Core course in MSc Chemistry – Chemical Biology. Elective course for MSc Life Science and Technology, MSc Chemistry – Energy & Sustainability and MSc Bio-pharmaceutical Sciences.
Required background knowledge is thorough knowledge of protein structure and organic chemistry at the level of Molecular Chemistry (4423MCHEM) (for MSc LST students) or Organic Chemistry 2 (4052ORGC2 for BSc MST or equivalent).
Although chemical biological research is typically viewed as a purely empirical endeavour, computational techniques can be of tremendous help in explaining and predicting observations made.
In this course, students will be introduced to a broad set of computational approaches used in chemical biology. Topics include: calculating and analysing physicochemical properties of large sets of compounds (cheminformatics), finding and using online repositories of published data, running and analysing molecular dynamics simulations on proteins, quantum mechanical approaches to conformation analysis and finally structure based drug discovery and machine learning applications to drug discovery.
This course aims to
raise students’ interest and enthusiasm for the field of computational chemical biology.
give an introduction of the most important concepts and computational methods used and their application in chemical biology and drug discovery.
give the student sufficient background to interpret computational methods and fundamental approaches found in chemical biology research publications.
introduce a number of public databases that are relevant for computational chemical biology.
explain limitations in cheminformatics, bioinformatics or computational chemical biology.
introduce the latest developments and insights in the field of machine learning and drug discovery.
allow students to solve problems that are rooted the biological domain with computational tools.
After the course, students will
be able to apply important principles of chemical informatics;
understand the basic principles governing the physicochemical properties of molecules;
be able to explain the benefits and limitations of computational techniques as applied in chemical biology;
be able to set up a molecular dynamics simulation for a protein and analyse the results
understand the fundamental differences between molecular mechanics force fields and quantum-mechanical calculations and when to apply which;
have a basic understanding of structure-based drug discovery and the most important subdisciplines thereof;
have a basic understanding of artificial intelligence methods as it is applied in drug discovery;
Schedule information can be found on the website of the programmes.

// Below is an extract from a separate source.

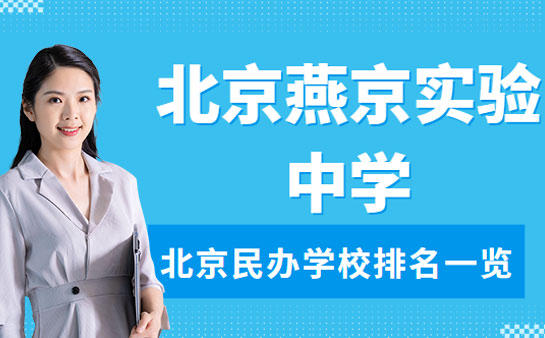 北京燕京实验中学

You will find the timetables for all courses and degree programmes of Leiden University in the tool MyTimetable (login). Any teaching activities that you have sucessfully registered for in MyStudyMap will automatically be displayed in MyTimeTable. Any timetables that you add manually, will be saved and automatically displayed the next time you sign in.

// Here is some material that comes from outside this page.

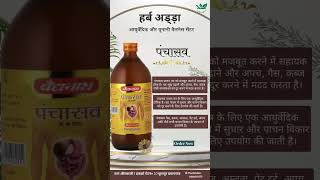 Panchasav syrup||Baidyanath Panchasav ke labh in hindi|| Pachan ke liye best syrup 👍 #ayurveda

MyTimetable allows you to integrate your timetable with your calendar apps such as Outlook, Google Calendar, Apple Calendar and other calendar apps on your smartphone. Any timetable changes will be automatically synced with your calendar. If you wish, you can also receive an email notification of the change. You can turn notifications on in ‘Settings’ (after login).
For more information, watch the video or go the the 'help-page' in MyTimetable. Please note: Joint Degree students Leiden/Delft have to merge their two different timetables into one. This video explains how to do this.
Mode of Instruction
The course will use a combination of lectures (typically 4-6 hours per week) and hands-on computer work (typically 2-4 hours per week, usually after the lectures). A laptop running Windows, Linux or Macintosh operating system is required, see below. In case of ongoing restrictions in group size or university access, online alternatives will be used to organise lectures and working groups.
A written exam will make up the final grade (100%). The retake will have the form of an essay assignment to be handed in via Brightspace.
Presence and active participation during the working groups (mainly computer assignments) and discussions is mandatory.
Literature will be provided during the course via Brightspace.
From the academic year 2022-2023 on every student has to register for courses with the new enrollment tool MyStudyMap. There are two registration periods per year: registration for the fall semester opens in July and registration for the spring semester opens in December. Please see this page for more information.
Please note that it is compulsory to both preregister and confirm your participation for every exam and retake. Not being registered for a course means that you are not allowed to participate in the final exam of the course. Confirming your exam participation is possible until ten days before the exam.
Extensive FAQ's on MyStudymap can be found here.
Assignment deadlines are communicated via Brightspace.
A relatively young laptop (2014 onwards) running Windows, Linux or Macintosh operating system is required. Macs with Apple Silicon (MacBook Pro (13-inch, M1, 2020), MacBook Pro (14-inch, 2021), MacBook Pro (16-inch, 2021), MacBook Air (M1, 2020) and later models) are not supported.
According to OER article 4.8, students are entitled to view their marked examination for a period of 30 days following the publication of the results of a written examination. Students should contact the lecturer to make an appointment for such an inspection session.